┌──
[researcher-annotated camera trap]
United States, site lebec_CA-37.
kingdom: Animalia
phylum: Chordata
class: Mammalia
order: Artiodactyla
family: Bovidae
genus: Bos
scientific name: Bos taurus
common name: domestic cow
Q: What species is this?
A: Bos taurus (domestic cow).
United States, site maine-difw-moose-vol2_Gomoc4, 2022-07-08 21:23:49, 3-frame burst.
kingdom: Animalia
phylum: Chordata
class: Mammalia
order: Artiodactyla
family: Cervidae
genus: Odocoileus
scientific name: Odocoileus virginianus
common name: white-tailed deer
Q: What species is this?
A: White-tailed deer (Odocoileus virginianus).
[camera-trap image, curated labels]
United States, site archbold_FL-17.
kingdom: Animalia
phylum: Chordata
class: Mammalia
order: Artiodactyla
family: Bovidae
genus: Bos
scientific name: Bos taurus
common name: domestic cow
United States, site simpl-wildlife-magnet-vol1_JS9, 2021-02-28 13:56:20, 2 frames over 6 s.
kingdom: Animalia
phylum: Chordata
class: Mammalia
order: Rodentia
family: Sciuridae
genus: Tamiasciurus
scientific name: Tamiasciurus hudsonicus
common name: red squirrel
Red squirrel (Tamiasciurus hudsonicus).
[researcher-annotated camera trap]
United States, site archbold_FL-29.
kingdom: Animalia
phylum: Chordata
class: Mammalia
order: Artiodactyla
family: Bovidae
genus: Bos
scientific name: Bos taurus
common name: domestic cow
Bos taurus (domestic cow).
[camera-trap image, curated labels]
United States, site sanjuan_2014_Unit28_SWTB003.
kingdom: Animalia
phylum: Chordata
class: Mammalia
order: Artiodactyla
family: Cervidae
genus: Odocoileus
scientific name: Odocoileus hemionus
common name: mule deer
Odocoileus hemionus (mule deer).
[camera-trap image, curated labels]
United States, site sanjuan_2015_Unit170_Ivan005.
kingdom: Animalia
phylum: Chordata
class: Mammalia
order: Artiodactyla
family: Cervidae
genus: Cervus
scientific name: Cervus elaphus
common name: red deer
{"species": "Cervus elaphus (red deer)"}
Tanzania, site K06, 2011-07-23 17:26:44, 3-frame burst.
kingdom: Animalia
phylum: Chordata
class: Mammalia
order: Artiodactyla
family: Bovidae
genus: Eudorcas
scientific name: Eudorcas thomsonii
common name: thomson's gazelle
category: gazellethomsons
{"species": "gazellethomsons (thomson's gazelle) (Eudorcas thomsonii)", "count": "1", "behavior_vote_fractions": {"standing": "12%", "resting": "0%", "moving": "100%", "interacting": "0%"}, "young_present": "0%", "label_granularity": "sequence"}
└──
● **PROBLEM TO SOLVE**:
Set every line of the listing down word for word.

● **SOLUTION**:
[researcher-annotated camera trap]
United States, site lebec_CA-37.
kingdom: Animalia
phylum: Chordata
class: Mammalia
order: Artiodactyla
family: Bovidae
genus: Bos
scientific name: Bos taurus
common name: domestic cow
Q: What species is this?
A: Bos taurus (domestic cow).
United States, site maine-difw-moose-vol2_Gomoc4, 2022-07-08 21:23:49, 3-frame burst.
kingdom: Animalia
phylum: Chordata
class: Mammalia
order: Artiodactyla
family: Cervidae
genus: Odocoileus
scientific name: Odocoileus virginianus
common name: white-tailed deer
Q: What species is this?
A: White-tailed deer (Odocoileus virginianus).
[camera-trap image, curated labels]
United States, site archbold_FL-17.
kingdom: Animalia
phylum: Chordata
class: Mammalia
order: Artiodactyla
family: Bovidae
genus: Bos
scientific name: Bos taurus
common name: domestic cow
United States, site simpl-wildlife-magnet-vol1_JS9, 2021-02-28 13:56:20, 2 frames over 6 s.
kingdom: Animalia
phylum: Chordata
class: Mammalia
order: Rodentia
family: Sciuridae
genus: Tamiasciurus
scientific name: Tamiasciurus hudsonicus
common name: red squirrel
Red squirrel (Tamiasciurus hudsonicus).
[researcher-annotated camera trap]
United States, site archbold_FL-29.
kingdom: Animalia
phylum: Chordata
class: Mammalia
order: Artiodactyla
family: Bovidae
genus: Bos
scientific name: Bos taurus
common name: domestic cow
Bos taurus (domestic cow).
[camera-trap image, curated labels]
United States, site sanjuan_2014_Unit28_SWTB003.
kingdom: Animalia
phylum: Chordata
class: Mammalia
order: Artiodactyla
family: Cervidae
genus: Odocoileus
scientific name: Odocoileus hemionus
common name: mule deer
Odocoileus hemionus (mule deer).
[camera-trap image, curated labels]
United States, site sanjuan_2015_Unit170_Ivan005.
kingdom: Animalia
phylum: Chordata
class: Mammalia
order: Artiodactyla
family: Cervidae
genus: Cervus
scientific name: Cervus elaphus
common name: red deer
{"species": "Cervus elaphus (red deer)"}
Tanzania, site K06, 2011-07-23 17:26:44, 3-frame burst.
kingdom: Animalia
phylum: Chordata
class: Mammalia
order: Artiodactyla
family: Bovidae
genus: Eudorcas
scientific name: Eudorcas thomsonii
common name: thomson's gazelle
category: gazellethomsons
{"species": "gazellethomsons (thomson's gazelle) (Eudorcas thomsonii)", "count": "1", "behavior_vote_fractions": {"standing": "12%", "resting": "0%", "moving": "100%", "interacting": "0%"}, "young_present": "0%", "label_granularity": "sequence"}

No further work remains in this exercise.